Au vu de ce qui précède, force est de constater que la décision en cause repose sur un état de fait incomplet (cf. art. 42 al. 1 let. c et 98 al. 1 let. b LPA-VD) et que la pesée des intérêts ainsi que le respect du principe de la proportionnalité n'ont de ce fait pas été examinés à satisfaction. Or, il n'appartient pas au Tribunal de reconstituer, comme s'il était l'instance précédente, l'état de fait ou la motivation qu'aurait dû comporter la décision attaquée (cf. PE.2017.0278 du 18 juillet 2017; GE.2016.0014 du 12 février 2016 et les références citées). Pour ce motif, il n'y a pas lieu d'entendre des témoins, comme proposé par le recourant dans sa réplique. Il se justifie au contraire de renvoyer le dossier à l'autorité intimée afin qu'elle complète l'instruction de la cause en obtenant les renseignements nécessaires pour établir la situation familiale, l'intégration sociale et économique du recourant. Elle pourra entre autres obtenir ces renseignements du recourant lui-même, étant rappelé qu'il a l'obligation de collaborer et de faire en sorte que sa situation personnelle puisse être établie de manière complète par l'autorité (art. 30 al. 1 LPA-VD).

3.                      Il s'ensuit que le recours doit être partiellement admis et que la décision attaquée doit être annulée. La cause est renvoyée à l'autorité intimée pour qu'elle procède au complément d'instruction requis et rende une nouvelle décision. Etant donné que le recourant n'obtient pas entièrement gain de cause, un émolument judiciaire réduit sera mis à sa charge (cf. art. 49 al. 1 LPA-VD). Pour le même motif, et dans la mesure où il est assisté d'un avocat, le recourant a droit à des dépens réduits, à la charge de l'Etat de Vaud (art. 55 LPA-VD).


 

Par ces motifs
 la Cour de droit administratif et public
du Tribunal cantonal
arrête:

I.                       Le recours est partiellement admis.

II.                      La décision du Service de la population du 18 mai 2017 est annulée et la cause est renvoyée à ce Service pour instruction complémentaire et nouvelle décision au sens des considérants.

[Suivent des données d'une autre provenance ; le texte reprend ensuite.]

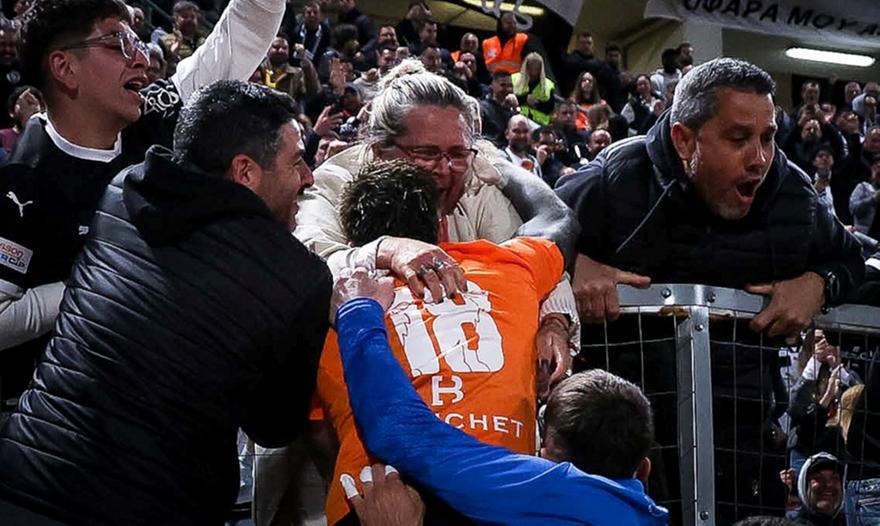 Μητέρα Νους: «Δεν φανταζόμουν όλο αυτό όταν έβλεπα τον Τιάγκο από 5 ετών στο γήπεδο…» thumb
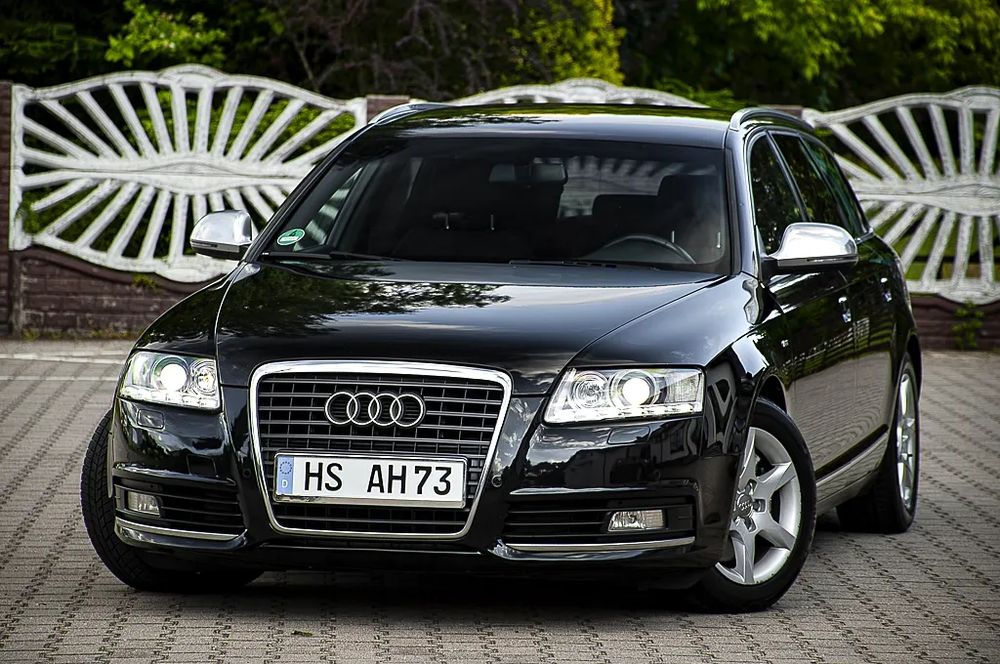 Audi A6 C6 2.0 TDI 2009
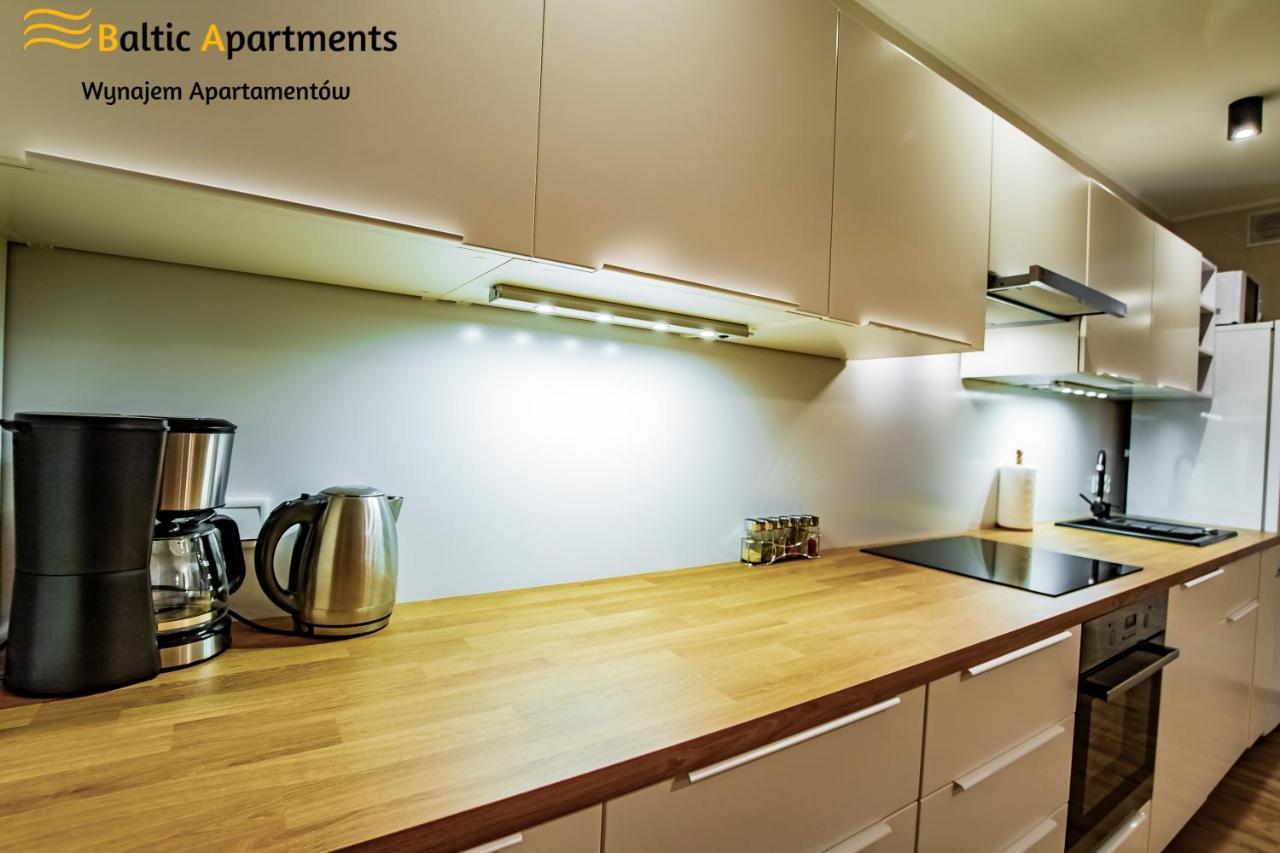 Baltic Apartments - Stawa Mlyny Świnoujście Εξωτερικό φωτογραφία
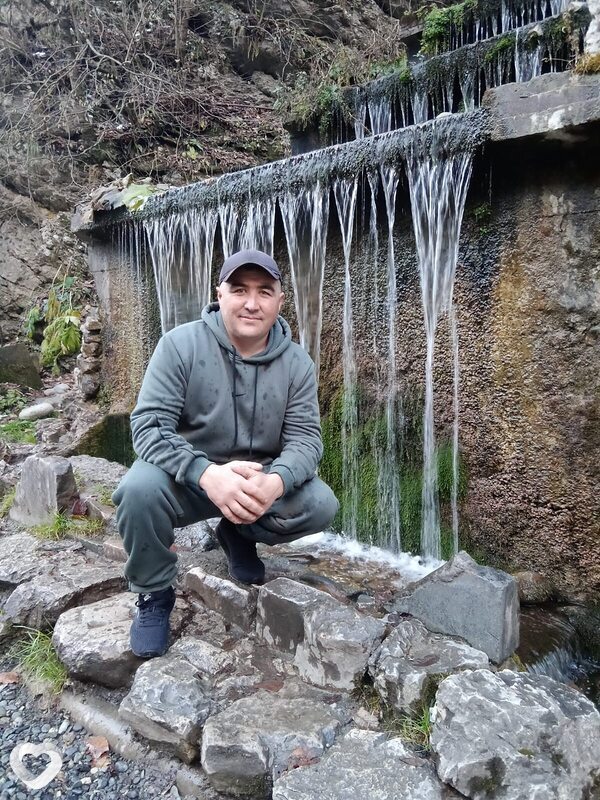 Русик, 41, Владикавказе — анкета №315567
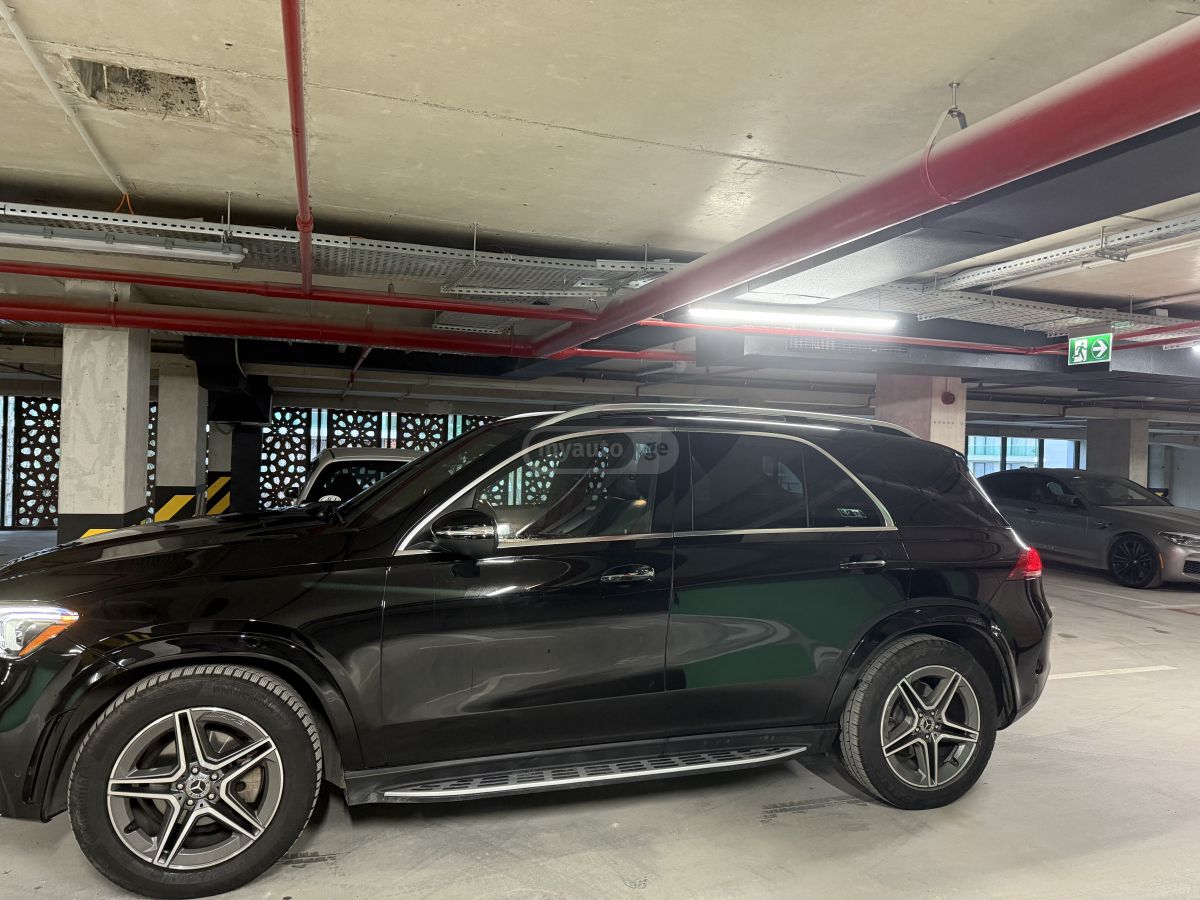 Mercedes-Benz GLE 350 - фото 5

III.                    Un émolument judiciaire de 300 (trois cents) francs est mis à la charge du recourant.

IV.                    Une indemnité de 500 (cinq cents) francs, à verser au recourant, à titre de dépens, est mise à la charge de l'Etat de Vaud, par l'intermédiaire du Service de la population.

 

Lausanne, le 23 octobre 2017

 

Le président:                                                                                             La greffière:


 

Le présent arrêt est communiqué aux destinataires de l'avis d'envoi ci-joint, ainsi qu'au SEM.

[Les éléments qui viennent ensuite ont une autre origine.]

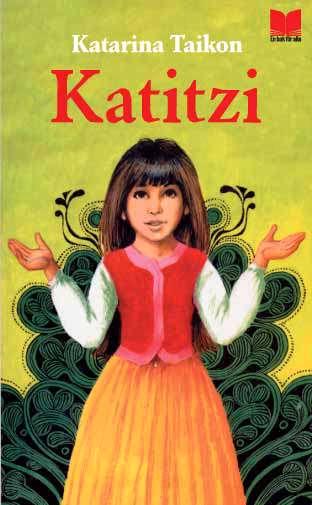 Första Katitzi-boken från 1969.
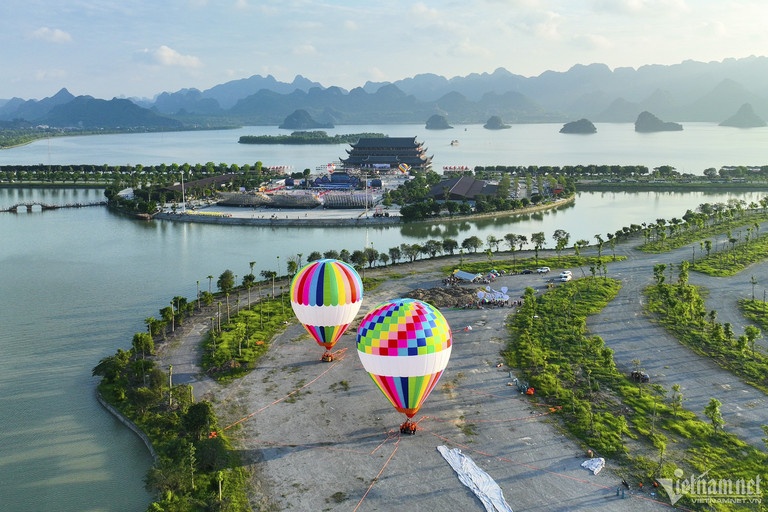 Den nam 2050, Ha Nam tro thanh thanh pho truc thuoc Trung uong hinh anh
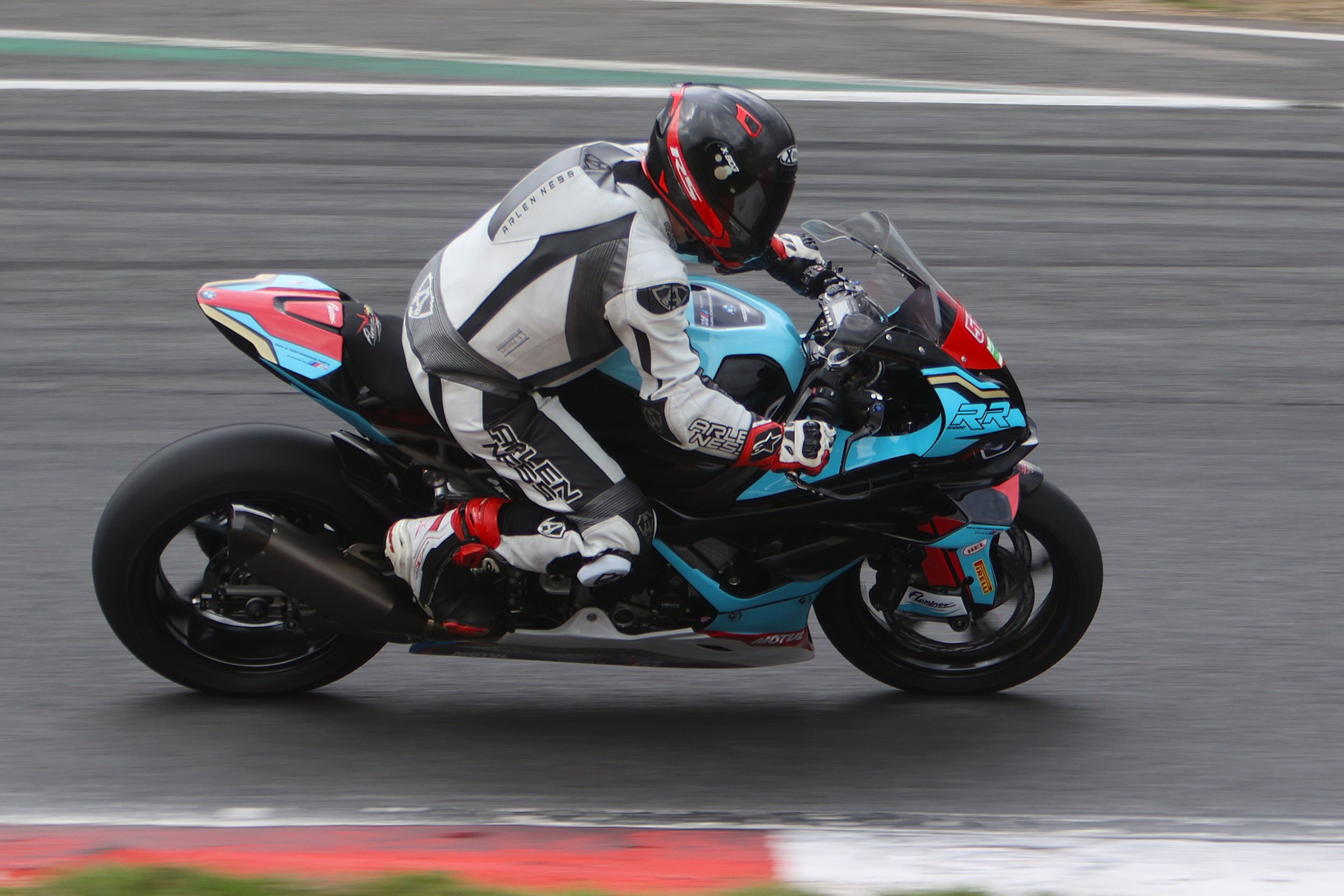 MSV Bike Track Day - GP Circuit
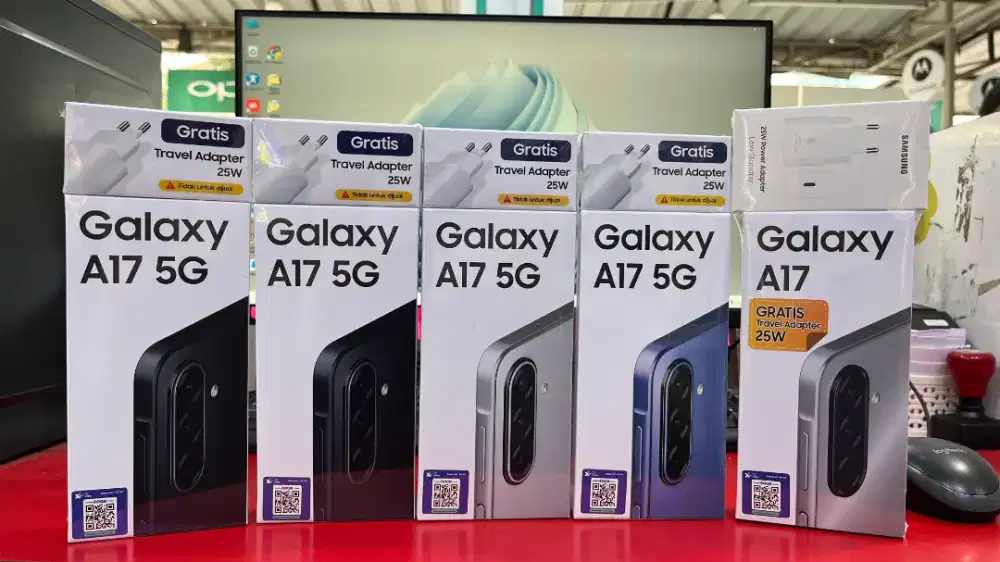 Samsung A17 5g 8/256gb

Il peut faire l'objet, dans les trente jours suivant sa notification, d'un recours au Tribunal fédéral (Tribunal fédéral suisse, 1000 Lausanne 14). Le recours en matière de droit public s'exerce aux conditions des articles 82 ss de la loi du 17 juin 2005 sur le Tribunal fédéral (LTF - RS 173.110), le recours constitutionnel subsidiaire à celles des articles 113 ss LTF. Le mémoire de recours doit être rédigé dans une langue officielle, indiquer les conclusions, les motifs et les moyens de preuve, et être signé. Les motifs doivent exposer succinctement en quoi l’acte attaqué viole le droit. Les pièces invoquées comme moyens de preuve doivent être jointes au mémoire, pour autant qu’elles soient en mains de la partie; il en va de même de la décision attaquée.